Dataset records:
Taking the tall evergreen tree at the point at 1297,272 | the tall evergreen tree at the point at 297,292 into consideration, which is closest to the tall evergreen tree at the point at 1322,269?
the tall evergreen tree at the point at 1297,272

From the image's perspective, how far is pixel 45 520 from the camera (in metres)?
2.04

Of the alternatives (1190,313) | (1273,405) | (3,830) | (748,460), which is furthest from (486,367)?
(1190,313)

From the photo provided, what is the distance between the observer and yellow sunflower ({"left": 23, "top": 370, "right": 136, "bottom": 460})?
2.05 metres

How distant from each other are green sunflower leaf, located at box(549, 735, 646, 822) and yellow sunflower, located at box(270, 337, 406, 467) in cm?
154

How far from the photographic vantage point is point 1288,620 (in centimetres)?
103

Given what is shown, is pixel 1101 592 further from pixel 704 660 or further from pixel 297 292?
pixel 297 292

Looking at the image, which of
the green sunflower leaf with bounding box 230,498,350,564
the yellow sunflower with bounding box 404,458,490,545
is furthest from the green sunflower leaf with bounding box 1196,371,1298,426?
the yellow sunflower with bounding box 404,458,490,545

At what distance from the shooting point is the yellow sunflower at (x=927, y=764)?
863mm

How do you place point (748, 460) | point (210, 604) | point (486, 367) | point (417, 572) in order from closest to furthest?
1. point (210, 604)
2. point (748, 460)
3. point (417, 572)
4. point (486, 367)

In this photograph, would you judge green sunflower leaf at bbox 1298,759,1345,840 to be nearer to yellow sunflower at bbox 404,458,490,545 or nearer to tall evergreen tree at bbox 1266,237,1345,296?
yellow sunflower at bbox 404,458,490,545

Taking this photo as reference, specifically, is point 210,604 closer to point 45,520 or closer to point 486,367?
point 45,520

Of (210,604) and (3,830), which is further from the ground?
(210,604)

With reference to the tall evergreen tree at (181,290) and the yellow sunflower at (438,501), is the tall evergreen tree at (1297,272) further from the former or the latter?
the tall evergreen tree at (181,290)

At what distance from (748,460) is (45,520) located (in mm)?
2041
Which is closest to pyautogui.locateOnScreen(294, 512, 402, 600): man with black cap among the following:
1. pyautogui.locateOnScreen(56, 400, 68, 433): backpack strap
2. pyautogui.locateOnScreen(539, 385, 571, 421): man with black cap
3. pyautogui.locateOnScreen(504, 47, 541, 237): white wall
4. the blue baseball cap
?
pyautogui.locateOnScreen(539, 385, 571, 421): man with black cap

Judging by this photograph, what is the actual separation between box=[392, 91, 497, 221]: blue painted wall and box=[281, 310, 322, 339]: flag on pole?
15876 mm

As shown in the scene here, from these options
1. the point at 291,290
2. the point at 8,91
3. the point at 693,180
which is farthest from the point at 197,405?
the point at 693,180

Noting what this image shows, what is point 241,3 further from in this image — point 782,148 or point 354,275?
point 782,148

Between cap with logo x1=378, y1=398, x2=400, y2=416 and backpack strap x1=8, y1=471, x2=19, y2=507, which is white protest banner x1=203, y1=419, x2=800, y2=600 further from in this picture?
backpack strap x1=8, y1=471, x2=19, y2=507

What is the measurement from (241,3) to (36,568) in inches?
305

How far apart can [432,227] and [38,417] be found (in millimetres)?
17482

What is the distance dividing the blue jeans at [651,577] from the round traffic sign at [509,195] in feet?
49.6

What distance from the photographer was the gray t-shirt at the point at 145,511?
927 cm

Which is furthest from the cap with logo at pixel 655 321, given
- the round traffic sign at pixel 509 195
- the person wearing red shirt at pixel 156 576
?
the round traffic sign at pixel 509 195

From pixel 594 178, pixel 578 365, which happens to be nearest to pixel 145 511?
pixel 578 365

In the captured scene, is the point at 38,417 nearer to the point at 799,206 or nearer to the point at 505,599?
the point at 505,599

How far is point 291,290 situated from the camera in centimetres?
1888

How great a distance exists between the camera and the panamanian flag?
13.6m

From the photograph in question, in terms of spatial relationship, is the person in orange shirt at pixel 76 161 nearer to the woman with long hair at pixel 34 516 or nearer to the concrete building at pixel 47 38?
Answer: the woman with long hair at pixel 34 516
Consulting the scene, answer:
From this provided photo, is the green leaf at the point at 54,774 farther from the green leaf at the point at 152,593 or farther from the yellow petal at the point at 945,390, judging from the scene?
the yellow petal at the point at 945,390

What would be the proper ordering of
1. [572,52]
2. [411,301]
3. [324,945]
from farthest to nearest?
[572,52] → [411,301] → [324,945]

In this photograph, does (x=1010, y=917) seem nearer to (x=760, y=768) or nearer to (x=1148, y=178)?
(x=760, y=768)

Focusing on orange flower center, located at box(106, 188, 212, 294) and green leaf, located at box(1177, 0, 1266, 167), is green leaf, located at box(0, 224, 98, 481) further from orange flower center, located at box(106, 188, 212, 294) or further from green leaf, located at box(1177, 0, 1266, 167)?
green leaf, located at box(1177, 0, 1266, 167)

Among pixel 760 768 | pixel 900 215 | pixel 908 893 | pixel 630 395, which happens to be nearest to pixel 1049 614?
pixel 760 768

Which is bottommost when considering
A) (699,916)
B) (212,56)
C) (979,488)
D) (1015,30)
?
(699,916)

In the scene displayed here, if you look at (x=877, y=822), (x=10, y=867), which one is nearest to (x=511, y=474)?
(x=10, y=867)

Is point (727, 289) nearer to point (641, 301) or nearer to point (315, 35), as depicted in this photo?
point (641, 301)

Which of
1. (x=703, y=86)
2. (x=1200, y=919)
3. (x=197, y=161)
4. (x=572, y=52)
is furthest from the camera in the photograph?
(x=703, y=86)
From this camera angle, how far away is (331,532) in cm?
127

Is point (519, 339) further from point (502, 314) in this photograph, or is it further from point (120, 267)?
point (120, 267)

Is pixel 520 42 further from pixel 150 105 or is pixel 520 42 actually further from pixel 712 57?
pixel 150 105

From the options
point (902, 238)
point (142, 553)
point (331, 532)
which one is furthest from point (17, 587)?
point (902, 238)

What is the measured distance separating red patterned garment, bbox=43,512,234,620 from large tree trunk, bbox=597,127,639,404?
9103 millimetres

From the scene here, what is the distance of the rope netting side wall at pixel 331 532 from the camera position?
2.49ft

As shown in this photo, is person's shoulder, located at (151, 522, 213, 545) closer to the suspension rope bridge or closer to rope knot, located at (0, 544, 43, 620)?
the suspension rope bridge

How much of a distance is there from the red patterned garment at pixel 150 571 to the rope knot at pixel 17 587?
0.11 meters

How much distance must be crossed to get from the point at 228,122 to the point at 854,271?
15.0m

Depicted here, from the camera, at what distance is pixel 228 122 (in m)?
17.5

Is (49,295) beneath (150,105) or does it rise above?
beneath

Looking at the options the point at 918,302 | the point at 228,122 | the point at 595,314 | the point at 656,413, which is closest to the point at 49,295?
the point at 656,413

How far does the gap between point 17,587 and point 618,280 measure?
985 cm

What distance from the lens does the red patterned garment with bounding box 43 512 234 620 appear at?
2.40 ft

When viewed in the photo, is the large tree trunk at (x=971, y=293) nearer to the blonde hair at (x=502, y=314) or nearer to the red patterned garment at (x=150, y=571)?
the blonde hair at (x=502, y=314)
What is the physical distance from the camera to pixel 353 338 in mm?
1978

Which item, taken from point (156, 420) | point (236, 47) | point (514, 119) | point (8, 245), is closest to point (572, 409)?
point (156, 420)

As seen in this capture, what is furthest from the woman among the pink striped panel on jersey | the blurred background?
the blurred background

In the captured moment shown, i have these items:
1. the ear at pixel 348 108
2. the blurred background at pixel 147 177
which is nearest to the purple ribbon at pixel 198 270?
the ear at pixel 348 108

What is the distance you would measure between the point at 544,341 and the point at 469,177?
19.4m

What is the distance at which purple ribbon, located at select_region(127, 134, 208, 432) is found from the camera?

* **JOB**
Reproduce the data above word for word, beginning with the line that contains "What distance from the lens" and continuing through the end of the data.

* **CORRECT RESULT**
What distance from the lens does the red patterned garment with bounding box 43 512 234 620 appear at?
2.40 ft

When viewed in the photo, is the large tree trunk at (x=971, y=293) nearer to the blonde hair at (x=502, y=314) or nearer to the red patterned garment at (x=150, y=571)?
the blonde hair at (x=502, y=314)
What is the physical distance from the camera to pixel 353 338 in mm?
1978

Which item, taken from point (156, 420) | point (236, 47) | point (514, 119) | point (8, 245), is closest to point (572, 409)?
point (156, 420)

As seen in this capture, what is furthest from the woman among the pink striped panel on jersey | the blurred background?
the blurred background

In the captured moment shown, i have these items:
1. the ear at pixel 348 108
2. the blurred background at pixel 147 177
which is nearest to the purple ribbon at pixel 198 270?
the ear at pixel 348 108

What is the distance you would measure between the point at 544,341 and the point at 469,177?
19.4m

What is the distance at which purple ribbon, located at select_region(127, 134, 208, 432) is found from the camera?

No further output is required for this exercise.